Ingrid Feuerstein Le 20/04 à 17:31

De la France insoumise aux Républicains, une quinzaine de députés de tous bords ont signé une tribune dans « Le Monde » pour demander la création d’un office budgétaire au sein de l’Assemblée, à même de chiffrer les propositions des parlementaires et du gouvernement.

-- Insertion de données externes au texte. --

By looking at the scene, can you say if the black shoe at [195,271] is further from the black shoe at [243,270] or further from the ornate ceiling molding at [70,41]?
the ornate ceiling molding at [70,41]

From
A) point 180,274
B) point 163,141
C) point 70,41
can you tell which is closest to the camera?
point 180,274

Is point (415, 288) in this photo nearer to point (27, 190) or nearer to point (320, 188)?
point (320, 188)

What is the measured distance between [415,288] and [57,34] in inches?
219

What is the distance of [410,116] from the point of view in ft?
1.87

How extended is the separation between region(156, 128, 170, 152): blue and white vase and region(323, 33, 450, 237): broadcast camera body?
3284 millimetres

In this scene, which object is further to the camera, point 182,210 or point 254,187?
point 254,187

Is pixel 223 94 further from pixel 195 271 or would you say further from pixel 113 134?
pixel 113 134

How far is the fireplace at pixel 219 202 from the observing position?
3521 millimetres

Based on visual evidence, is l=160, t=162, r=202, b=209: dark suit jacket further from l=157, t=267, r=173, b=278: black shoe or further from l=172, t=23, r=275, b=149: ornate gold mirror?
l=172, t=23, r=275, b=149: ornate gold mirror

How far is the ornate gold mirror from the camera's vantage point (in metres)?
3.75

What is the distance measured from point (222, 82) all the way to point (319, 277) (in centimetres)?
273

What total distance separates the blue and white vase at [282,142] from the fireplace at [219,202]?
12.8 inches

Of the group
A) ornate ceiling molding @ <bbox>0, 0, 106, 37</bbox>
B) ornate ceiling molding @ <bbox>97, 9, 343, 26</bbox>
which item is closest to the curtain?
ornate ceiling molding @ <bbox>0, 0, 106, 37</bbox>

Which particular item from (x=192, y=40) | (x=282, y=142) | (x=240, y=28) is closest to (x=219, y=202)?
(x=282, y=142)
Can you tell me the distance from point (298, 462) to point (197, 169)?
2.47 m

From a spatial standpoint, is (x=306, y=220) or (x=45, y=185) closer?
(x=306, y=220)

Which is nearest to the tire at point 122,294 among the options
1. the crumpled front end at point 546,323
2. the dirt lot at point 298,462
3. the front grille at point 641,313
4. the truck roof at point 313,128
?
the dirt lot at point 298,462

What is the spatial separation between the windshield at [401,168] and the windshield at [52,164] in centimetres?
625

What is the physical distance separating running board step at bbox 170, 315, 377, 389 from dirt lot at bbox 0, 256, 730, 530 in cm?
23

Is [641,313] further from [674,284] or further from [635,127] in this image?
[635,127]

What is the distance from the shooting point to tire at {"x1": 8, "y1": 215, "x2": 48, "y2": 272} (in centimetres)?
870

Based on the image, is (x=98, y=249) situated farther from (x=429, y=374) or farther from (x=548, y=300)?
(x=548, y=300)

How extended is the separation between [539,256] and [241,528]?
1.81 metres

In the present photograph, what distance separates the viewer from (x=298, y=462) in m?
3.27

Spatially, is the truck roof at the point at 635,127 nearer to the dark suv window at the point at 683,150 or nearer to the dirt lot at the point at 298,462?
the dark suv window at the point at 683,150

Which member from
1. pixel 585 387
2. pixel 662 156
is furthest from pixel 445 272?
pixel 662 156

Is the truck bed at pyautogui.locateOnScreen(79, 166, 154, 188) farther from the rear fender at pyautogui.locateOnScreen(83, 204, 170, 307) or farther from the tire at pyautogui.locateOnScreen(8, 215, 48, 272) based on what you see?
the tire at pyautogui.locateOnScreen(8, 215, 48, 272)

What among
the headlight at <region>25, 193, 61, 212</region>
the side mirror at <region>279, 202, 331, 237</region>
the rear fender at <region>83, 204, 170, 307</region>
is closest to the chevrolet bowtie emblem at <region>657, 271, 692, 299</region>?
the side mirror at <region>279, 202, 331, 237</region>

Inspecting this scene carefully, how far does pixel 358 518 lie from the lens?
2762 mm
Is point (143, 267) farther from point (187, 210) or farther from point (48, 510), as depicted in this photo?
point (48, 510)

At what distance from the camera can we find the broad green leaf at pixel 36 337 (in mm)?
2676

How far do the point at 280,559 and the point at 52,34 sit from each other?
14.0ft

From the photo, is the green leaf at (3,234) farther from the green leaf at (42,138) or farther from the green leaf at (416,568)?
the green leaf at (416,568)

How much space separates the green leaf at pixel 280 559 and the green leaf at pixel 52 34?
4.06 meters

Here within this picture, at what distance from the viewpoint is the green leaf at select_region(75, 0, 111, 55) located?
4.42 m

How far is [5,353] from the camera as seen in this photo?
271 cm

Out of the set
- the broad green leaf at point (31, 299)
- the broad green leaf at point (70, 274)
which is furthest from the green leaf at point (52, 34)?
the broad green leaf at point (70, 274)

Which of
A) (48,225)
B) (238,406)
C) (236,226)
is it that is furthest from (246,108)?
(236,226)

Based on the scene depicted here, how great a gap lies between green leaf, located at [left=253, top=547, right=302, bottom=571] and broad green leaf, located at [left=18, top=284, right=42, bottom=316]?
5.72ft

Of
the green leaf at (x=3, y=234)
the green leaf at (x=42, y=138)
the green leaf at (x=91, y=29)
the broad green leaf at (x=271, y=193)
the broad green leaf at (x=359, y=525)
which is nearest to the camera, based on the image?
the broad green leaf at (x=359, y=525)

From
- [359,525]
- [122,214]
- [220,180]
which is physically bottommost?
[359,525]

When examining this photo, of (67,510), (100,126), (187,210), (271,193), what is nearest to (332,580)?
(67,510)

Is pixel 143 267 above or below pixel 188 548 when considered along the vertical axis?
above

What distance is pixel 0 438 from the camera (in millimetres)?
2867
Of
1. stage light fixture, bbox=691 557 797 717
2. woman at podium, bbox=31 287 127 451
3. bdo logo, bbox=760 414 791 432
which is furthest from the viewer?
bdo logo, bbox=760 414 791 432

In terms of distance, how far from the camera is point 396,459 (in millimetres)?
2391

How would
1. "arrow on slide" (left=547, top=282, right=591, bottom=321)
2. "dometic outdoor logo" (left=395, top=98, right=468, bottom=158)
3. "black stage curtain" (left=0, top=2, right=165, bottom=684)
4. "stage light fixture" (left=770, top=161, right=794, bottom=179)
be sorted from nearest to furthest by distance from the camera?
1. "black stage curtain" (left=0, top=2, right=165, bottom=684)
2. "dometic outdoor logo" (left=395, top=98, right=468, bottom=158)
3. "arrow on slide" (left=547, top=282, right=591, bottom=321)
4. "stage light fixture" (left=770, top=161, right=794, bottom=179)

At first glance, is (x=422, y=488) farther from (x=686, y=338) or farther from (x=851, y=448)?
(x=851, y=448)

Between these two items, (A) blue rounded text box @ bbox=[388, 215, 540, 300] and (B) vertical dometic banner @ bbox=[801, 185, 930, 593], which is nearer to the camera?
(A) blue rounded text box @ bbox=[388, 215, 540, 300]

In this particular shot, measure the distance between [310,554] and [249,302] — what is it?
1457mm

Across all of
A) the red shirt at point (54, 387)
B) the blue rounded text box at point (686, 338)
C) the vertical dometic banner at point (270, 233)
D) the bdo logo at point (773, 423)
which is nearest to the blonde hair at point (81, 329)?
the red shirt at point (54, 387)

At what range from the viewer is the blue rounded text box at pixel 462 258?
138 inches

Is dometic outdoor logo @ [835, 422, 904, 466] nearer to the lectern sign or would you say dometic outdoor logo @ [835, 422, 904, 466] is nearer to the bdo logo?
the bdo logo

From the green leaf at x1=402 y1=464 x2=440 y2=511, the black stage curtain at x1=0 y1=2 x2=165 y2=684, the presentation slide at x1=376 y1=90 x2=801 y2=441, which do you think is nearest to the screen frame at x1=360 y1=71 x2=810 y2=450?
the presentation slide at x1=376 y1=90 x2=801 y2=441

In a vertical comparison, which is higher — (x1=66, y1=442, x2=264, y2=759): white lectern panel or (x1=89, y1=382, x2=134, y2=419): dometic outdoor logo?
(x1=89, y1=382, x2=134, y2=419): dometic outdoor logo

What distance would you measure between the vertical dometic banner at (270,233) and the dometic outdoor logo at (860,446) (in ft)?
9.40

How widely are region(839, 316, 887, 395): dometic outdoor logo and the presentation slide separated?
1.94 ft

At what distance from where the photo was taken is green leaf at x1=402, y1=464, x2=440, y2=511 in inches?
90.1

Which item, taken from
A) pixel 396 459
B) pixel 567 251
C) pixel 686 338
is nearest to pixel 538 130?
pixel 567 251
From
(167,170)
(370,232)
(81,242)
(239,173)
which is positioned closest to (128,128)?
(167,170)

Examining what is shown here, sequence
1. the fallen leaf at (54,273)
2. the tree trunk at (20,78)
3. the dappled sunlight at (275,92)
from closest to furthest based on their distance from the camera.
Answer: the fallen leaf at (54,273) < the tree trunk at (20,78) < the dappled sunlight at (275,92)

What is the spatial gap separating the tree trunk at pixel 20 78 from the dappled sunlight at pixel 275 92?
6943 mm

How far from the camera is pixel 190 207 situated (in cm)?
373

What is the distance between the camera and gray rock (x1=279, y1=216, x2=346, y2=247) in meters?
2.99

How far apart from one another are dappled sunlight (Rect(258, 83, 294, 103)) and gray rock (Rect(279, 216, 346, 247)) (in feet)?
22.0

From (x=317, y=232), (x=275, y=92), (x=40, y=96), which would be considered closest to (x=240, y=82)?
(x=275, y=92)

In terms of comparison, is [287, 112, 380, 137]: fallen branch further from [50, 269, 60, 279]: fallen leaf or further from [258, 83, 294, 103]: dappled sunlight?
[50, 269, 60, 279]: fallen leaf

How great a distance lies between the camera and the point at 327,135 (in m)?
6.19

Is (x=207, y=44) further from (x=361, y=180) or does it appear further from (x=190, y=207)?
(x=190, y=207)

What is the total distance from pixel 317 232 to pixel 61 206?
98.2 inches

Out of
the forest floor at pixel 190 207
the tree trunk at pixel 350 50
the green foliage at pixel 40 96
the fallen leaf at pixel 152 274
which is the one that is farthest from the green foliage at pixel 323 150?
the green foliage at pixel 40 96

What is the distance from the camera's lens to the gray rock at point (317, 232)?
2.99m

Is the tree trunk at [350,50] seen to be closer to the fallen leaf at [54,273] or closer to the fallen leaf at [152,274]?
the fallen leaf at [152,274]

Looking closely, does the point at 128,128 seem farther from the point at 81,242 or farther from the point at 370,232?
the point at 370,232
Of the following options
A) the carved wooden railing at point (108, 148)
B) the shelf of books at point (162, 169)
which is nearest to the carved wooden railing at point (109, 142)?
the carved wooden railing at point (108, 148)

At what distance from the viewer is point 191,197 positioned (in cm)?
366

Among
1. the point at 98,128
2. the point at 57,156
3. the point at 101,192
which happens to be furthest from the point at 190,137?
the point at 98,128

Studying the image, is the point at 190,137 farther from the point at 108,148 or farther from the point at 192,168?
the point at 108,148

Il y aura peut-être durant ce quinquennat un sujet qui pourra rapprocher les députés de la France insoumise de ceux de la majorité : le manque d’autonomie des parlementaires dans l’évaluation des politiques publiques. Rapporteur du Budget ou anciens rapporteurs, président de la commission des Finances, chefs de file des groupes parlementaires… une quinzaine de députés de la commission des Finances, de droite comme de gauche et même d’extrême gauche, ont signé une tribune commune dans « Le Monde » afin de demander  la création d’un office budgétaire au sein de l’Assemblée , à même de chiffrer les projets du gouvernement et les propositions des parlementaires.

« Pour voter en pleine conscience, nous devons aux Français de disposer de mesures sérieuses, chiffrées et applicables, forgées sur la base d’un avis indépendant des administrations et des groupes d’intérêts », justifient les signataires, parmi lesquels figurent Amélie de Montchalin (LREM), à l’origine de cette proposition, Joël Giraud (LREM) mais aussi Gilles Carrez (LR), Eric Woerth (LR), Valérie Rabault (Nouvelle Gauche) ou encore Eric Coquerel (LFI).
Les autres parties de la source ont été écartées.